* [What you should do]
Write the entries out again. Every character must match.

(Supplied records begins)

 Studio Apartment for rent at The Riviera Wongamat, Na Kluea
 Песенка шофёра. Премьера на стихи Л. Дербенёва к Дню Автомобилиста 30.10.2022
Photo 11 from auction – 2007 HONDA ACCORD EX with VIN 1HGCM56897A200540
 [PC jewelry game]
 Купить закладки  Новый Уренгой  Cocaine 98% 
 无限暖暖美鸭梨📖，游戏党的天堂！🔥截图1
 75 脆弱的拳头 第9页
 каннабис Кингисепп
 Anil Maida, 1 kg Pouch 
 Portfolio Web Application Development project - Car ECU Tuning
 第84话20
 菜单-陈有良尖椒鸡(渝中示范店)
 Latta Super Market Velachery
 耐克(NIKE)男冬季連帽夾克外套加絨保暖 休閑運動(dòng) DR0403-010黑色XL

(Supplied records ends)

* [Answer section]
 Studio Apartment for rent at The Riviera Wongamat, Na Kluea
 Песенка шофёра. Премьера на стихи Л. Дербенёва к Дню Автомобилиста 30.10.2022
Photo 11 from auction – 2007 HONDA ACCORD EX with VIN 1HGCM56897A200540
 [PC jewelry game]
 Купить закладки  Новый Уренгой  Cocaine 98% 
 无限暖暖美鸭梨📖，游戏党的天堂！🔥截图1
 75 脆弱的拳头 第9页
 каннабис Кингисепп
 Anil Maida, 1 kg Pouch 
 Portfolio Web Application Development project - Car ECU Tuning
 第84话20
 菜单-陈有良尖椒鸡(渝中示范店)
 Latta Super Market Velachery
 耐克(NIKE)男冬季連帽夾克外套加絨保暖 休閑運動(dòng) DR0403-010黑色XL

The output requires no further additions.